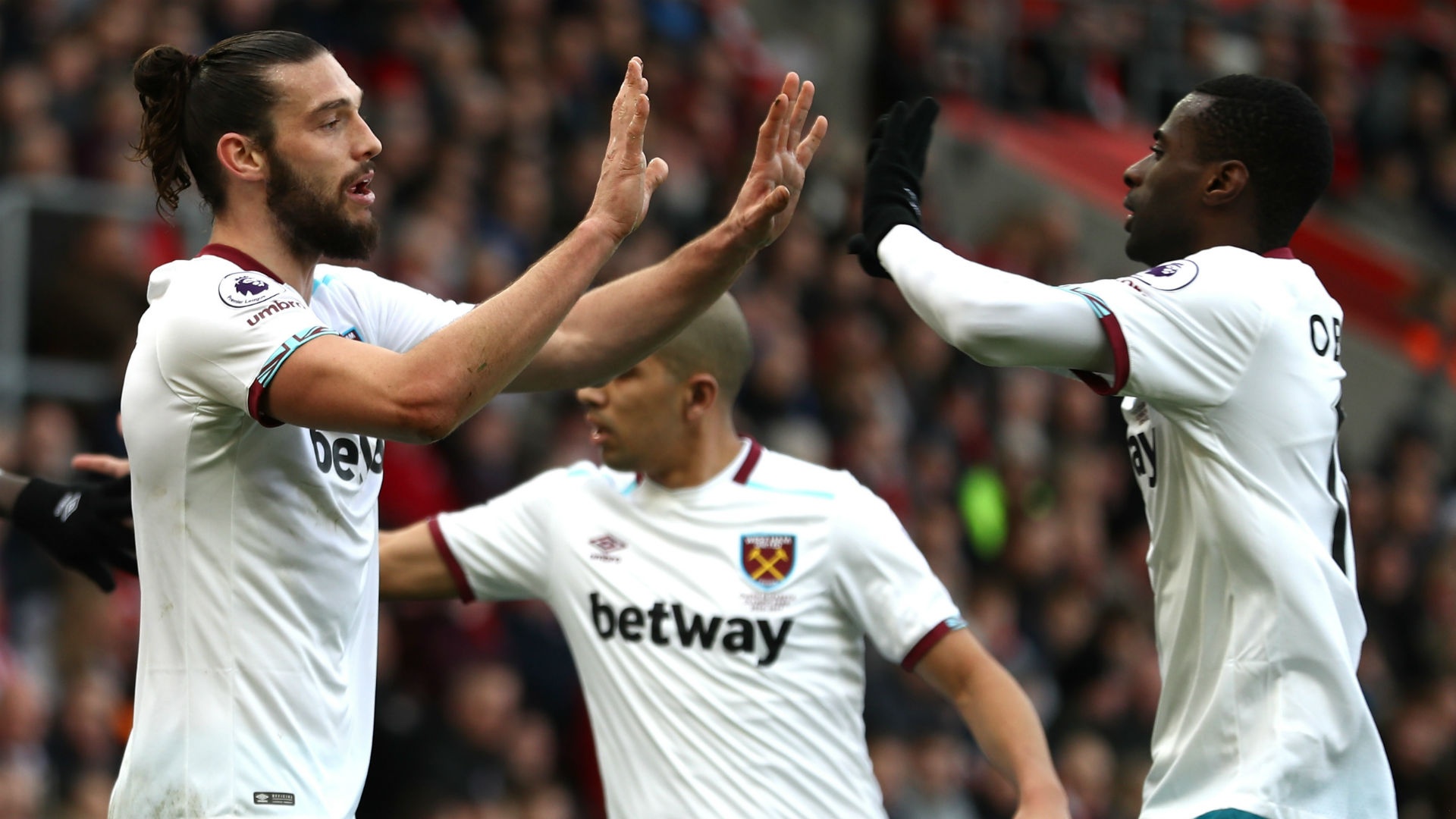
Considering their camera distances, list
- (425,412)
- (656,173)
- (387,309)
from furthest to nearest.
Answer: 1. (387,309)
2. (656,173)
3. (425,412)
^^^^^^^^^^^^^^^^
DO THIS
From start to finish, output the listing exactly, but omit its pictures.

OUTPUT
Considering their camera distances, list
- (425,412)
- (656,173)
- (387,309)
from furthest to nearest.
Answer: 1. (387,309)
2. (656,173)
3. (425,412)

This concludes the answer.